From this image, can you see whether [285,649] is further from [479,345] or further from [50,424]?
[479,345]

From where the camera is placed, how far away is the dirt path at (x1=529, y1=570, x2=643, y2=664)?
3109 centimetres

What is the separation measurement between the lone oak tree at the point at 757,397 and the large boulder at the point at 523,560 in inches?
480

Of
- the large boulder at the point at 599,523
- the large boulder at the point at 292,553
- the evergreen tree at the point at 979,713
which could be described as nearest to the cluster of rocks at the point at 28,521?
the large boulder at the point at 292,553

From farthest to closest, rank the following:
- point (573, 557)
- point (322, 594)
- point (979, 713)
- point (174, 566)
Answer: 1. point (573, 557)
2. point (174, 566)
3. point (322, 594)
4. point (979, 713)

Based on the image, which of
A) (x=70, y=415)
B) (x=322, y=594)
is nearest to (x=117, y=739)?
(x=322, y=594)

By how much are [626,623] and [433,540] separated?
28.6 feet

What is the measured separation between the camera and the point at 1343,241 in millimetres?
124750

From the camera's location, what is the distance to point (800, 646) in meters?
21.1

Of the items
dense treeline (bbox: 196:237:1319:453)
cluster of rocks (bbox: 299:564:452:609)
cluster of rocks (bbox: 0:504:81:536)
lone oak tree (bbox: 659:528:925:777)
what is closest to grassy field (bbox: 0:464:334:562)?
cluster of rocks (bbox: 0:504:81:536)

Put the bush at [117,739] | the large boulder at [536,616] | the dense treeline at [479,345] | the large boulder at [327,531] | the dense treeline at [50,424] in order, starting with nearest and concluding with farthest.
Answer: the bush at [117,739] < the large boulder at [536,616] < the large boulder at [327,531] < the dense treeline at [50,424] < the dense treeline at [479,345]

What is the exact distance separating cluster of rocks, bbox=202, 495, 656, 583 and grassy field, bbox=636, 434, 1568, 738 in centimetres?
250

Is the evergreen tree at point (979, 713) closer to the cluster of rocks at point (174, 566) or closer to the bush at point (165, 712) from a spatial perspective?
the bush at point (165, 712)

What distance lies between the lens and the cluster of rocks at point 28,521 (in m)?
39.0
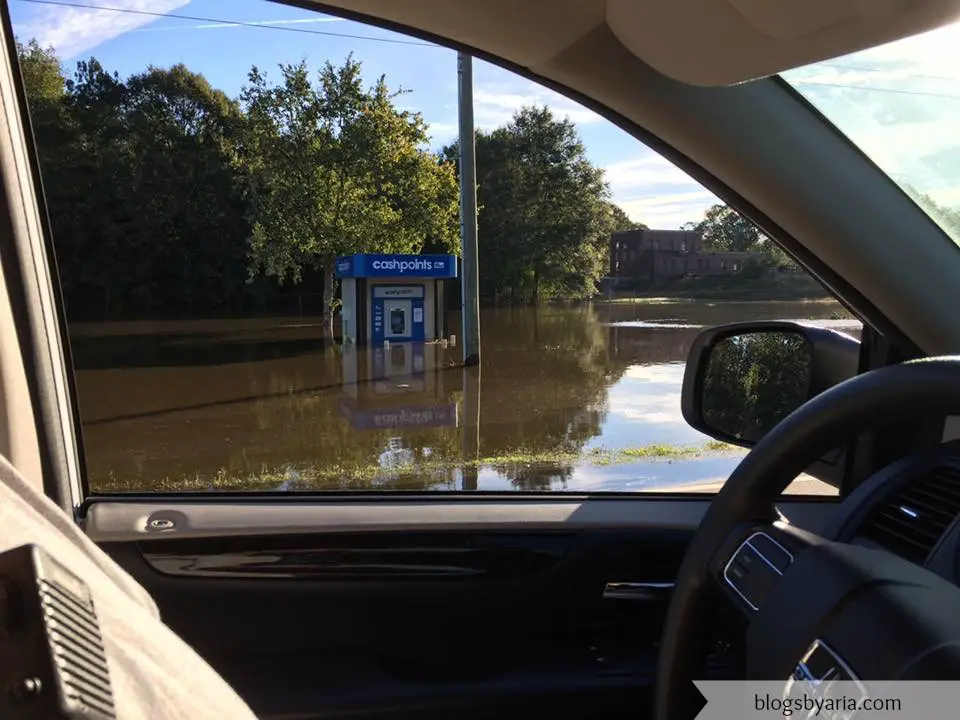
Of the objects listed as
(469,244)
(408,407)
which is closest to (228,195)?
(408,407)

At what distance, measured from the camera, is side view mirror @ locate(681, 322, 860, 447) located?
190 centimetres

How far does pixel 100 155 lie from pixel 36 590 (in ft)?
14.6

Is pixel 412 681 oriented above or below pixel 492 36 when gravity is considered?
below

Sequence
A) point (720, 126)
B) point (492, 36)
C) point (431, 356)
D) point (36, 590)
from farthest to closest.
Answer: point (431, 356) < point (492, 36) < point (720, 126) < point (36, 590)

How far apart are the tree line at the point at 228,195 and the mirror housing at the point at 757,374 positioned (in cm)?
83

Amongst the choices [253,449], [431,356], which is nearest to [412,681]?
[253,449]

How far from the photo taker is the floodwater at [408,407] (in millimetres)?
3727

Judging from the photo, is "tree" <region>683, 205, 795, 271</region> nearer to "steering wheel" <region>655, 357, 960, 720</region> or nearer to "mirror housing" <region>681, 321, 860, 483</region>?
"mirror housing" <region>681, 321, 860, 483</region>

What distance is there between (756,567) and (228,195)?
4739mm

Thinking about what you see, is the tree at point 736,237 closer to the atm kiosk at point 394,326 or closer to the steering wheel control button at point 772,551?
the steering wheel control button at point 772,551

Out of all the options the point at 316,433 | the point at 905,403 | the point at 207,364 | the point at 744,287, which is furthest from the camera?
the point at 207,364

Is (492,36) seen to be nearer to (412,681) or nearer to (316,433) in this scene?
(412,681)

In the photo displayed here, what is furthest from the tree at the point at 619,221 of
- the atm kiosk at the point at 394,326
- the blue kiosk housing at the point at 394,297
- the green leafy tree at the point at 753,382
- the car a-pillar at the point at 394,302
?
the blue kiosk housing at the point at 394,297

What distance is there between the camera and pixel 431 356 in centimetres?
1091
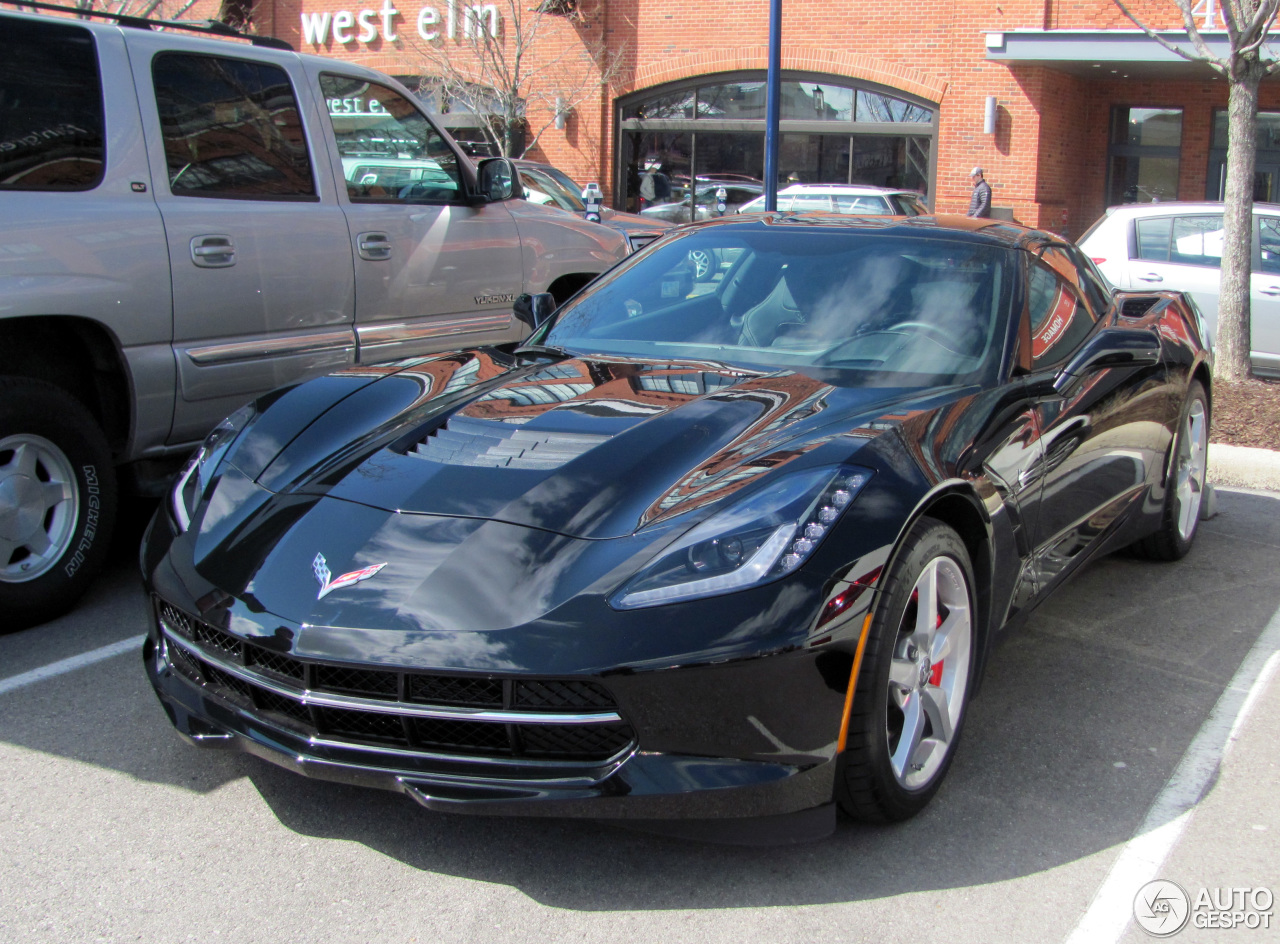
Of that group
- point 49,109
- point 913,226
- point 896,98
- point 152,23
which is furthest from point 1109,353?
point 896,98

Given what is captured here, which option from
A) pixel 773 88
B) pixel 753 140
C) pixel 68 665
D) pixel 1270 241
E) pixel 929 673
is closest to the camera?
pixel 929 673

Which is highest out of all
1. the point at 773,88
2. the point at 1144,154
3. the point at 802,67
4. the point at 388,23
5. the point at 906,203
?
the point at 388,23

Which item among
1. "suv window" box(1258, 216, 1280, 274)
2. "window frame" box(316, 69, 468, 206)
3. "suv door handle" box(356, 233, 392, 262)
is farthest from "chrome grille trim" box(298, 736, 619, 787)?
"suv window" box(1258, 216, 1280, 274)

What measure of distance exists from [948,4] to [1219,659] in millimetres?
20034

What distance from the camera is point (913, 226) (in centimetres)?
431

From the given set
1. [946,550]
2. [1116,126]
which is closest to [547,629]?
[946,550]

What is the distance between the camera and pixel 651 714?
258cm

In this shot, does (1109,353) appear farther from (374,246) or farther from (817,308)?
(374,246)

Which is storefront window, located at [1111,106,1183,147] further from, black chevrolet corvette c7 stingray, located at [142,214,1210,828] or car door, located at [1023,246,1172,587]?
black chevrolet corvette c7 stingray, located at [142,214,1210,828]

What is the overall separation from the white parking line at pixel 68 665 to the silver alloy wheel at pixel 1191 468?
13.6ft

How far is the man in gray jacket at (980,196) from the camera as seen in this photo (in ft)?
66.6

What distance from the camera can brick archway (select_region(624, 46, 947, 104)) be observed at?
22.4 metres

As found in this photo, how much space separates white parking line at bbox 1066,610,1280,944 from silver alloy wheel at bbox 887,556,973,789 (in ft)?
1.64

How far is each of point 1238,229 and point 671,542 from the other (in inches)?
313
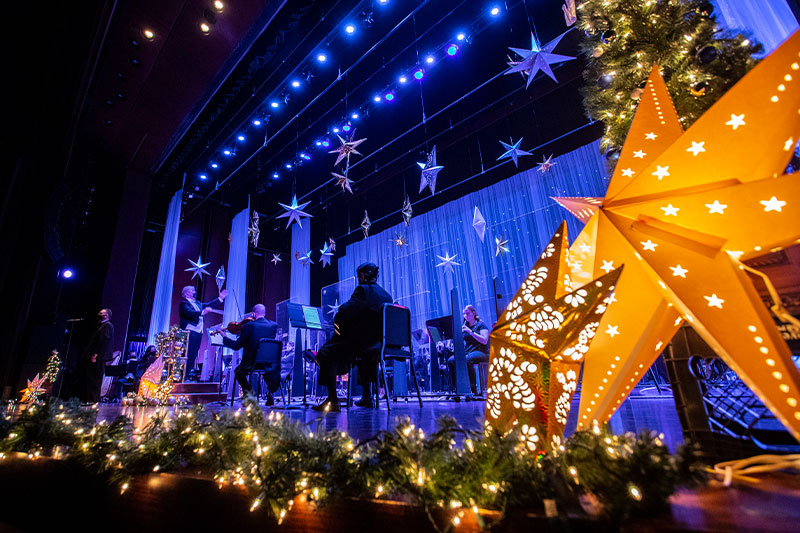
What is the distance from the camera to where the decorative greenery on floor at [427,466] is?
0.64 m

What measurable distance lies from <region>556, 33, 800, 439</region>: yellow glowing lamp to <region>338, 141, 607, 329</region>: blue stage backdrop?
612cm

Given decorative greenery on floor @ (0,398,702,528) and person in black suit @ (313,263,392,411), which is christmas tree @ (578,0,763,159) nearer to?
decorative greenery on floor @ (0,398,702,528)

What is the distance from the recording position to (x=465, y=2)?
5684mm

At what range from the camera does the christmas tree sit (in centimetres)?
145

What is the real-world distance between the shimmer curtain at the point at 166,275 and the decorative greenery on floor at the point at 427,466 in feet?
31.1

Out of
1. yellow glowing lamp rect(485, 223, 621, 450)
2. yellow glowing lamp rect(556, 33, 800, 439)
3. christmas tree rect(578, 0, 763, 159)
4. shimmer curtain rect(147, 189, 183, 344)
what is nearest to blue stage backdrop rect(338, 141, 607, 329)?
christmas tree rect(578, 0, 763, 159)

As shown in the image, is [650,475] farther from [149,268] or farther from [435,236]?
[149,268]

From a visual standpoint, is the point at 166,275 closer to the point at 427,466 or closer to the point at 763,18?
the point at 427,466

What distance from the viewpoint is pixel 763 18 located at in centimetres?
191

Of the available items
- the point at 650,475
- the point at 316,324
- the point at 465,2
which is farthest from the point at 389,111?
the point at 650,475

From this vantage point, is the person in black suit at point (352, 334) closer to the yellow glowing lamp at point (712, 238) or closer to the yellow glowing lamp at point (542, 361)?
the yellow glowing lamp at point (542, 361)

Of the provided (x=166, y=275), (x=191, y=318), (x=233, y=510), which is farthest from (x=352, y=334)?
(x=166, y=275)

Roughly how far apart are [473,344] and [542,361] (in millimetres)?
5145

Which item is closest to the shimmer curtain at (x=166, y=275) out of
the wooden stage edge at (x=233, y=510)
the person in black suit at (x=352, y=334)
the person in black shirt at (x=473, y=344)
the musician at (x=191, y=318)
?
the musician at (x=191, y=318)
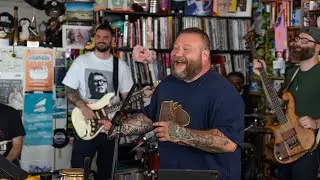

——————————

→ Written exercise: Print everything from the line containing "From this vantage" down to the end of the entries above, word for word and leaving out the pictures.

→ The response:
From this vantage point, is the person in black suit at point (352, 334) closer to the yellow glowing lamp at point (712, 238) or closer to the yellow glowing lamp at point (542, 361)?
the yellow glowing lamp at point (542, 361)

Of the provided (x=166, y=275), (x=191, y=318), (x=233, y=510), which is farthest from (x=352, y=334)?
(x=166, y=275)

Roughly how far apart are [473,344] and [542,361] (in millimetres)?
5145

Which item is closest to the shimmer curtain at (x=166, y=275) out of
the wooden stage edge at (x=233, y=510)
the person in black suit at (x=352, y=334)
the person in black shirt at (x=473, y=344)
the musician at (x=191, y=318)
?
the musician at (x=191, y=318)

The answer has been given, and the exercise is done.